Anak kelahiran 90an pasti membaca kutipan di atas sambil menyanyi dalam hati. Penyanyi cilik 90an punya lagu khas yang masih terngiang, contohnya, Bondan: Si Lumba-lumba; Maissy: Ci Luk Ba!; Joshua: Diobok-obok; Sherina: Petualangan Sherina yang lengkap dengan drama musikalnya, dan masih banyak lagi.
Hampir setiap hari stasiun televisi menyiarkan mereka bergiliran. Meskipun pada era itu platform digital tidak semasif saat ini, namun antusias kita pada idola cilik sangat tinggi. Terkadang kita bersedih hati bila tidak punya koleksi CD atau kaset sang idola, saking antusiasnya. Tidak heran, sampai sekarang telinga kita langsung merespon bila mendengarkan irama dan melodi dari lagu-lagu sang idola.
Anehnya—paradoks dari era 90an—era digitalisasi yang serba accessable ini hampir tidak ditemukan lagi sosok idola cilik. Padahal, aktualisasi diri dan personal branding sangat mudah dilakukan. Nyatanya, minat terhadap penyanyi cilik sudah memudar, bahkan penyanyi cilik sulit untuk ditemukan. Semuanya telah teralihkan dengan aktivitas game online. Muncul beberapa pertanyaan, apakah anak-anak hari ini sudah tidak butuh bernyanyi lagi? Apakah anak usia dini—dalam konteks ini usia maksimal 10 tahun—hanya mentok menyanyi di sekolah saja? Apa manfaatnya lagu anak?
Menurut analisa pribadi, merosotnya konsumen lagu anak saat ini diakibatkan kurangnya aktivitas menyanyi bersama, padahal untuk anak usia dini, musik dapat bermanfaat sebagai perangsang sensor motorik mereka, yaitu pada konteks ritmik, misalnya. Selain itu, musik juga melatih anak dalam memanfaatkan memori atau daya ingat mereka. Hal itu juga berdampak pada aspek psikologis anak.

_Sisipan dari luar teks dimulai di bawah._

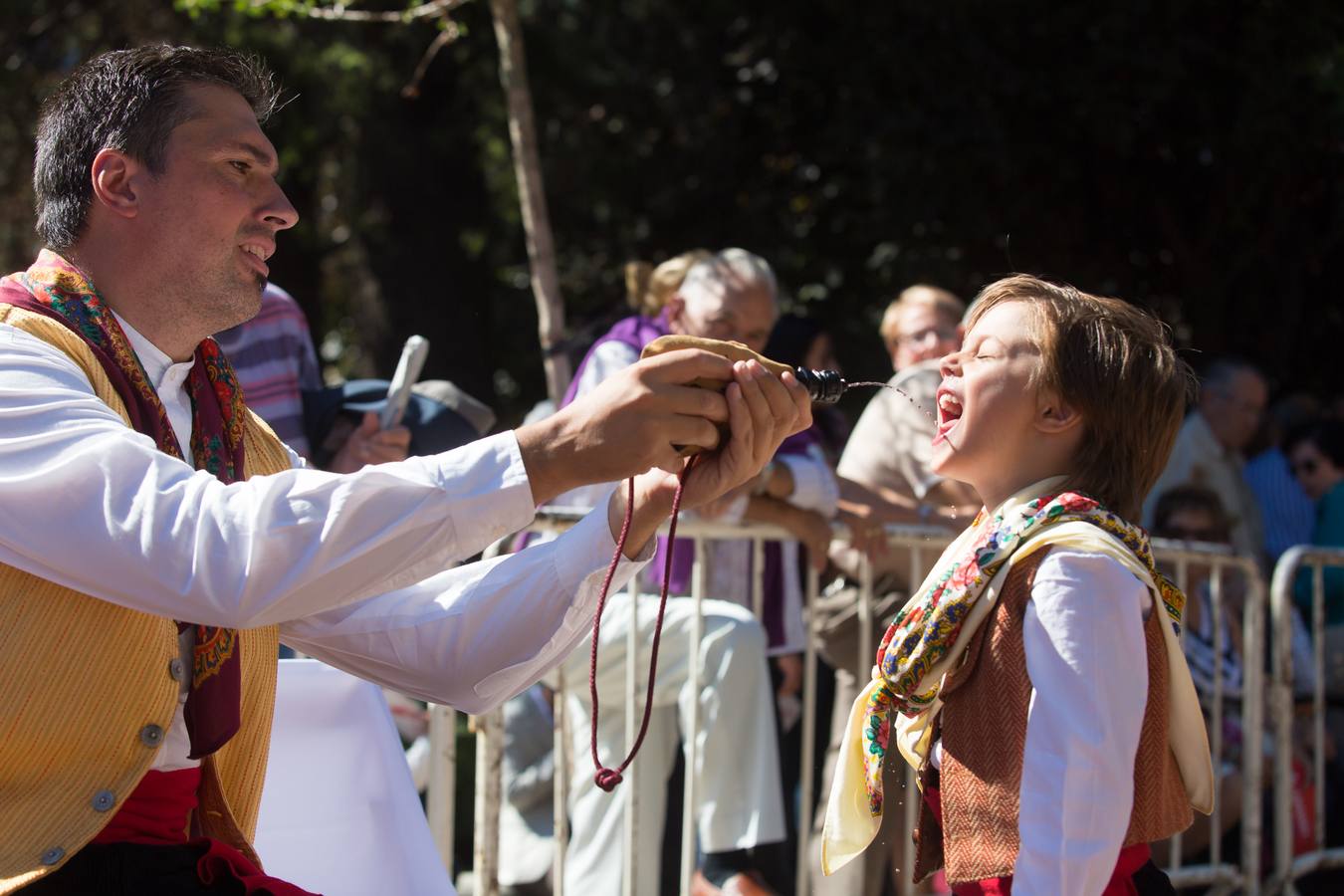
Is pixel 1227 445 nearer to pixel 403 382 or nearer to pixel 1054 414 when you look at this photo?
pixel 403 382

Kecurigaan saya, sepertinya, para musisi, seniman, dan akademisi musik tidak menaruh minat pada lagu anak, padahal, dalam aspek industrial, ruang ini dapat dimanfaatkan sebagai salah satu medium untuk berkarya dan sebagai mata pencaharian. Platform digital sudah tidak asing lagi dalam keseharian, waktunya memanfaatkan sumber daya yang ada. Dengan momentum hari musik nasional ini, saatnya menciptakan kembali idola cilik baru dan lagu anak yang berkualitas agar ekosistem Indonesia bernyanyi lagu anak kembali tergelakkan.
Semoga tulisan singkat ini sedikit merefleksi akan pentingnya melirik kembali lagu anak-anak. Selamat hari Musik Nasional. (foto: vecteezy.com)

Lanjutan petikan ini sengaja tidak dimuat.